Two Minds
by Callie Siskel
reviewed by Heather Treseler
Callie Siskel’s debut poetry collection, Two Minds, channels the haunting echo of private grief following the death of her father, Gene Siskel, when she was just thirteen. But as the title suggests, there is a second “mind” at work in this gripping account: a millennial woman’s critique of the inadequacy of family structures—and the trappings of class privilege—to salve a young person’s anguish. “Is death a sword that knights / the living?” she asks in “Mourner’s Logic,” interrogating the loss that sent her on a journey until she could return, as an adult, to examine her early history.
“No generation lives neatly inside another,” she observes with almost offhand profundity in one of the book’s opening poems, “Mise en Abyme,” a title that refers to an image within an image and, figuratively, to her own caesarean birth.
I was a lot to carry in summer.
High winds shook the round windows
for which the hospital is known.
It was a Saturday, midday; I was upside-down.
They cut her open to lift me out.
The swaddle and hat were too small,
so I was wrapped inside a towel.
The simple diction—“a lot to carry” and “upside-down”—suggests a story recounted to a child, curious about her beginnings. Yet the emphasis is not on the joy of the baby’s arrival but on the mother’s hardship and the infant’s unusually large size. From the outset, the narrator is made to feel she does not fit, such that she wonders, playing with her Matryoshka doll, “what it would be like / to live outside of one’s family.”
Solitude becomes her Freudian family romance as she realizes that the tragedy of her father’s early demise, “hiding … cancer,” is exacerbated by a self-absorbed and wounded mother who, in a subsequent poem, chides the daughter, “‘My pain is greater than your pain.’” The poet, noting “a jealous woman made me,” conducts her own excision in this book: extricating herself from her mother’s story and positing her own.
But how does one survive a “tongue that cut / … childhood in half?” A provisional answer resides in these poems’ truth-telling. The cover of Two Minds features a colonial house with opaque windows and a decorative bald eagle above the door. In carefully constructed poems, including “Marrying Houses,” Siskel riffs from Anne Sexton (as well as Sylvia Plath, Mona Van Duyn, and Louise Gluck) to deconstruct the American dollhouse with its narratives about girls’ and women’s lives, including the satisfactions of the mother-daughter dyad.

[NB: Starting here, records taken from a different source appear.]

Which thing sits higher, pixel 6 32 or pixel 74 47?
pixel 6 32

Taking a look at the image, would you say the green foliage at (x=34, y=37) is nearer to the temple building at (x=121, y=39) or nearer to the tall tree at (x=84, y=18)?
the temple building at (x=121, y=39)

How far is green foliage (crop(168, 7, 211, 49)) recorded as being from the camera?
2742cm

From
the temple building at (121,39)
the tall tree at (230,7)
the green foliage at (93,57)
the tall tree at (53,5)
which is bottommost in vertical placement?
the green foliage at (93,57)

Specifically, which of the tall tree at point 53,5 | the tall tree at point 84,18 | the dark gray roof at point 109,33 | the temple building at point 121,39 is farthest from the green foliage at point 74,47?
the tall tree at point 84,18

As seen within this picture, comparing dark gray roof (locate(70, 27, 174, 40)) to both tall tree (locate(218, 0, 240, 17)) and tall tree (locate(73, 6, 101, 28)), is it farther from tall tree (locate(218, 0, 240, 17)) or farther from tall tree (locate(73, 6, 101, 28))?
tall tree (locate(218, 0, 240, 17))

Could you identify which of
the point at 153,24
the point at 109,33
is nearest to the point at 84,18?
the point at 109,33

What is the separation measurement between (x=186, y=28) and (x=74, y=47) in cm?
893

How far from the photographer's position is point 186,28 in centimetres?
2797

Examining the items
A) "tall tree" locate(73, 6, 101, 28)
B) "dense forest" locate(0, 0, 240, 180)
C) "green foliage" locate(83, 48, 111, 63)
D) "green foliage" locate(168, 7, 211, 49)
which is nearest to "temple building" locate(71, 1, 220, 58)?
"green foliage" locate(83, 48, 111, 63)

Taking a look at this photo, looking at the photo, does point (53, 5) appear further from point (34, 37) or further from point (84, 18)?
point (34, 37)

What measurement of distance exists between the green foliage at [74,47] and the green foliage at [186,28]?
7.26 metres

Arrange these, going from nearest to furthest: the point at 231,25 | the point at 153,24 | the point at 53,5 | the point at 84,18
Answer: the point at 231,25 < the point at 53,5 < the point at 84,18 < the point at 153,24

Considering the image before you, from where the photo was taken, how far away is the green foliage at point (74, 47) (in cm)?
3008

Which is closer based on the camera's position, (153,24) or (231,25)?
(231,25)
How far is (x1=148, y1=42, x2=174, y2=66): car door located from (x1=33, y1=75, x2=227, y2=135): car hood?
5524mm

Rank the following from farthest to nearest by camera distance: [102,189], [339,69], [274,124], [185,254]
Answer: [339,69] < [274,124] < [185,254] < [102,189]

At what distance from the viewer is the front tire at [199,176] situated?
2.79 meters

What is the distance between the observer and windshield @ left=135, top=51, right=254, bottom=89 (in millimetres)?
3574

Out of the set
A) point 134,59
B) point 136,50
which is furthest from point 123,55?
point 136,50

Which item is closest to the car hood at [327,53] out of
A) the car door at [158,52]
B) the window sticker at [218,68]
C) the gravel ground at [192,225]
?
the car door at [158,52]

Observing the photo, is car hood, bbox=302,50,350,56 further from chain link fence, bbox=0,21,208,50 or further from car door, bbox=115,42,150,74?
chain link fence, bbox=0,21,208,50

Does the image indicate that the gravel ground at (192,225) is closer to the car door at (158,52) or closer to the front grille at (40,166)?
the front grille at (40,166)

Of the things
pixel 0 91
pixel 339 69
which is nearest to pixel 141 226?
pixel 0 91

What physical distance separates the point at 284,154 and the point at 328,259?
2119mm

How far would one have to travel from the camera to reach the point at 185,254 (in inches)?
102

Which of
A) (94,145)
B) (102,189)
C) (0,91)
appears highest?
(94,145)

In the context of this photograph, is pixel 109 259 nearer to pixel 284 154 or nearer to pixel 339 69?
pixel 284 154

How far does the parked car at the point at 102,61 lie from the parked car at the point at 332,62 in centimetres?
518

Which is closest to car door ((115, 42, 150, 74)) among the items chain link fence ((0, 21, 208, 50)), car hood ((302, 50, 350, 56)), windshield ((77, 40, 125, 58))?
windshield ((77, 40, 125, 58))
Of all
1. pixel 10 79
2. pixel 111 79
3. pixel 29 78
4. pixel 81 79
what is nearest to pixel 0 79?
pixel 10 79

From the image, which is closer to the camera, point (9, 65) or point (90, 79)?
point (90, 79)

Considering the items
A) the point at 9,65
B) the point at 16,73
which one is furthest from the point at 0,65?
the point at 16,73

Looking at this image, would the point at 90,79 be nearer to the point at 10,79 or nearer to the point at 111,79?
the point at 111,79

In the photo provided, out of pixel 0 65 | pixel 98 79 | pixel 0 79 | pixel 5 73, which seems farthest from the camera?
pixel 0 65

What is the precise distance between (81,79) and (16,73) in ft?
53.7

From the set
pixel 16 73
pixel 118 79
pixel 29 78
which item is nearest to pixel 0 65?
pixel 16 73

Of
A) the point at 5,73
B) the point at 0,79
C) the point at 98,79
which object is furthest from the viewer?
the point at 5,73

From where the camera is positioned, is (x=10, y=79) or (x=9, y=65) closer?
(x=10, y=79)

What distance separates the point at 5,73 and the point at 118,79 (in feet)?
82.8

The poet considers what must escape such romanticized enclosures in order to live. In the squared-off quatrain that concludes “Marrying Houses,” she sums up her widowed mother’s macabre domesticity:
I think she wanted to show me houses
could be a husband, only more lasting.
Like a mortician, she made them
more beautiful than they were in life.
The mother’s obsessive creasing of pillows and polishing of brass creates an orderly world that resists the chaos of death. In the adjacent poem “The Cocktail Hour,” the mother’s new suitor arrives on the scene, and the poet recalls seeing his “Reeboks / straightened on the welcome mat”; comically, even the boyfriend is subject to tidying. Siskel’s sardonic tone is reminiscent of James Merrill, writing of his father in “The Broken Home” as a seventy-year-old “warming up for a green bride” with “several chilled wives / in sable orbit.”
Two Minds unfolds in five acts, akin to a Shakespearean tragedy, and symbolic parallels emerge. Unable to locate herself in domestic mirrors, the narrator seeks reflections of her experience in works of art. In the poem “Bird in Space,” she describes an art installation that features a bird “wingless, polished, unattended.” It is one of many artworks—from Titian’s Venus of Urbino and Modigliani’s Jeanne to Chagall’s Birthday and Friedrich’s Sea of Ice—in which she considers art’s contest with “the coffin of the frame” and how it enables us to consider “ourselves / in the ruins / of what we can’t traverse.”
Yet Siskel’s book provides us a kind of traversal. While many of her ekphrastic poems are about male artists’ perceptions of their female subjects, her poems resolutely frame her perceptions, tracing fissures in family life, an Ivy League education, and inheritances, personal and cultural. In one of the more moving poems about her father, a journalist who brought film criticism into American living rooms in his co-anchored TV show Siskel & Ebert, she tracks down the books of his mentor, the late John Hersey, in the library at Yale, imagining that her father read these same volumes as he honed the craft that enabled his future. In Two Minds, the reader is granted a share in that rich inheritance, the close reading of experience that allows for its transfiguration.